Daniel Keep Wrote:
>
>
> jicman wrote:
> > Ok, the only reason that I say Unicode is that when I open the file in
> > Notepad and I do a SaveAs, the Encoding says Unicode. So, when i read this
> > file and I write it back to the another file, the Encoding turns to UTF8.
> > I want to keep it as Unicode.
>
> There is no such thing as a Unicode file format. There just isn't. I
> know the option you speak of, and I have no idea what it's supposed to
> be; probably UCS-2 or UTF-16.
>
> > I will give the suggestion a try. I did not try it yet. Maybe Phobos
> > should think about taking care of the BOM byte and provide support for
> > these encodings. I am a big fan of Phobos. :-) I have not tried Tango
> > yet, because I would have to uninstall Phobos and I have just spend two
> > years using Phobos and we already have an application based in Phobos and
> > changing back to Tango will slow us down and put us back. Maybe version
> > 2.0.
>
> There's std.stream.EndianStream, which looks like it can read and write
> BOMs. As for converting between UTF encodings, std.utf.
Thanks, Daniel...
I could not the above to work. Maybe for lack of understanding and examples,
but the code below is working. For now, the 1000+ XML files I have are all the
same BOM (UTF16_le), so it will work at least for now. However, I need to fill
in the rest later. I have a question on this code below which is working for
UTF16_le:
import std.stdio;
import std.file;
import std.utf;
char[] getBOM(ubyte[] t)
{
ubyte[] UTF32_be = [0x00,0x00,0xfe,0xff];
ubyte[] UTF32_le = [0xff,0xfe,0x00,0x00];
ubyte[] UTF8 = [0xef,0xbb,0xbf];
ubyte[] UTF16_be = [0xfe,0xff];
ubyte[] UTF16_le = [0xff,0xfe];
if(t == UTF32_be)
return "UTF32_be";
if(t == UTF32_le)
return "UTF32_le";
if(t[0 .. 3] == UTF8)
return "UTF8";
if(t[0 .. 2] == UTF16_be)
return "UTF16_be";
if(t[0 .. 2] == UTF16_le)
return "UTF16_le";
return "NO_BOM";
}
void main()
{
char[] f0 = "Unicode.ttx.xml";
char[] f1 = "UnicodeNew.ttx.xml";
auto text = cast(string) f0.read();
ubyte[4] b = cast(ubyte[]) text[0 .. 4];
char[] bom = getBOM(b);
char[] wText;
writefln(bom);
if (bom[0 .. 5] == "UTF16")
{
wchar[] temp = cast(wchar[]) text; //text[2 .. $];
wText = std.utf.toUTF8(temp);
}
else if (bom[0 .. 5] == "UTF32")
{
}
else if (bom == "UTF8")
{
}
if (std.string.find(wText,"DisplayText=\"TrixieTag\">") > 0)
{
writefln("Found Trixie Tags in " ~ f0);
char[][] nt = std.string.split(wText,`<ut Style="external"

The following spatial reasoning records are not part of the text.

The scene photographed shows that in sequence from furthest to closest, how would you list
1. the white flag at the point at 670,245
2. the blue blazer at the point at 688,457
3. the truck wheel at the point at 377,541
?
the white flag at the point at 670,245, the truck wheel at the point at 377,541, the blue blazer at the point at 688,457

DisplayText="TrixieTag">`);
wText = nt[0];
nt = std.string.split(nt[1],"</ut>");
wText ~= nt[1];
wchar[] eText = std.utf.toUTF16(wText);
f1.write(cast(void[]) eText);
}
}
The question: what happens when I get an UTF16_be (big endian)? Will the call
to std.utf.toUTF16(wText) take care of the BOM?
thanks so much for all the support.
josé